A União Nacional dos Trabalhadores da Guiné (UNTG) e igualmente integrante da Rede Sindical Africana sobre Emigração Irregular diz estar preocupada com a situação de emigração irregular dos africanos para outros países.

Devido a esta preocupação, hoje, os dirigentes da UNTG mantiveram um contato com a representação da União Europeia, para saber da estratégia da comunidade internacional para controlar os casos da emigração irregular.
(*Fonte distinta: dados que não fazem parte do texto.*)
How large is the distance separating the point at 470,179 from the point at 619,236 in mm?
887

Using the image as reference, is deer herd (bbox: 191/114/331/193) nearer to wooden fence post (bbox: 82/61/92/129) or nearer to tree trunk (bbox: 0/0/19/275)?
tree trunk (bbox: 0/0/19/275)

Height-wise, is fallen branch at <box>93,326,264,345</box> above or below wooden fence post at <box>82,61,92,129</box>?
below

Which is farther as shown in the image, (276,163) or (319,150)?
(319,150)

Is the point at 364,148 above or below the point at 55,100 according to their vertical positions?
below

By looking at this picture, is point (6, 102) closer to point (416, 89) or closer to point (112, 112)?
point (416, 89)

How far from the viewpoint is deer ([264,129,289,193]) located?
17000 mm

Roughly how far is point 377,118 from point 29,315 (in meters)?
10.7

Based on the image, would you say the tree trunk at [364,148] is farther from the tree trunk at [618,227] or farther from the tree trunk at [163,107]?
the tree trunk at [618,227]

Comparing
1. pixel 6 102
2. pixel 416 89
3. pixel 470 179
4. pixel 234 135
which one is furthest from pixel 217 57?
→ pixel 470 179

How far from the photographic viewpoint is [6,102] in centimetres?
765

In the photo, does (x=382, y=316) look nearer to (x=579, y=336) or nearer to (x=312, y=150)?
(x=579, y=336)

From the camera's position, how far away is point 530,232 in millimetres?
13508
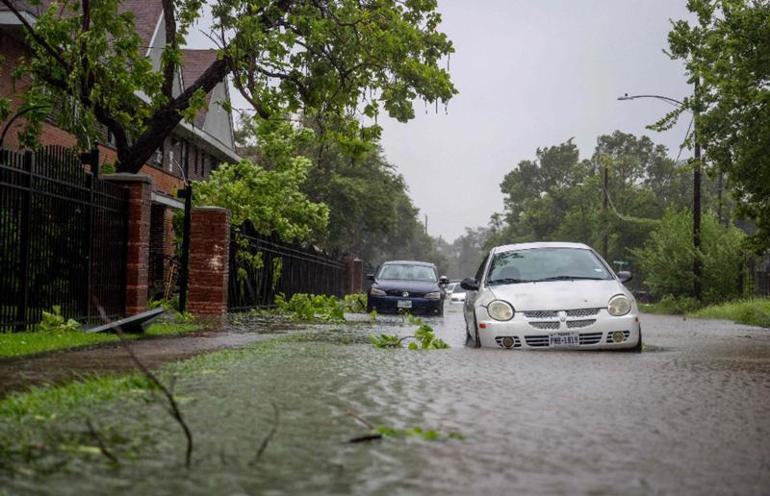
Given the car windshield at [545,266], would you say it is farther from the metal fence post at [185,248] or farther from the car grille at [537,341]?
the metal fence post at [185,248]

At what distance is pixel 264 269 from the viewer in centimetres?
2252

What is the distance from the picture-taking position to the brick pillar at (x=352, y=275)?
44250mm

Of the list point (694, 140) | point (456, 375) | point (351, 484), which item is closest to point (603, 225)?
point (694, 140)

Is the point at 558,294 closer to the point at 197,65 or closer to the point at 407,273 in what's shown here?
the point at 407,273

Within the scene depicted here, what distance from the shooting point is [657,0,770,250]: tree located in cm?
2123

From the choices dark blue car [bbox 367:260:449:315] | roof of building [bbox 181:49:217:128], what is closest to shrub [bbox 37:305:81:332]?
dark blue car [bbox 367:260:449:315]

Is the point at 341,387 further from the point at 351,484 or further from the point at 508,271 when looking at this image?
the point at 508,271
Com isso pretende-se ainda saber dos projetos concretos da comunidade internacional para a integração dos emigrantes no país de origem.

Á saída do encontro com o Adido de Cooperação da União Europeia, Júlio Mendonça, Secretário-geral da UNTG, disse lembra ainda que o fenómeno de emigração irregular está a preocupar todos os países e os emigrantes não recebem proteção das autoridades e tronam vulneráveis.

“Então neste âmbito desenhamos um plano trabalho e na sequência disto estamos a andar junto desta organização para saber qual a é a sua estratégia que elaboraram e como vai relacionar com este fenómeno, e hoje sabemos que por causa da consequência da má governação na África, inclusive está a ter um aumento de emigração de jovem que está a fugir em busca das melhores condições na Europa”, explica.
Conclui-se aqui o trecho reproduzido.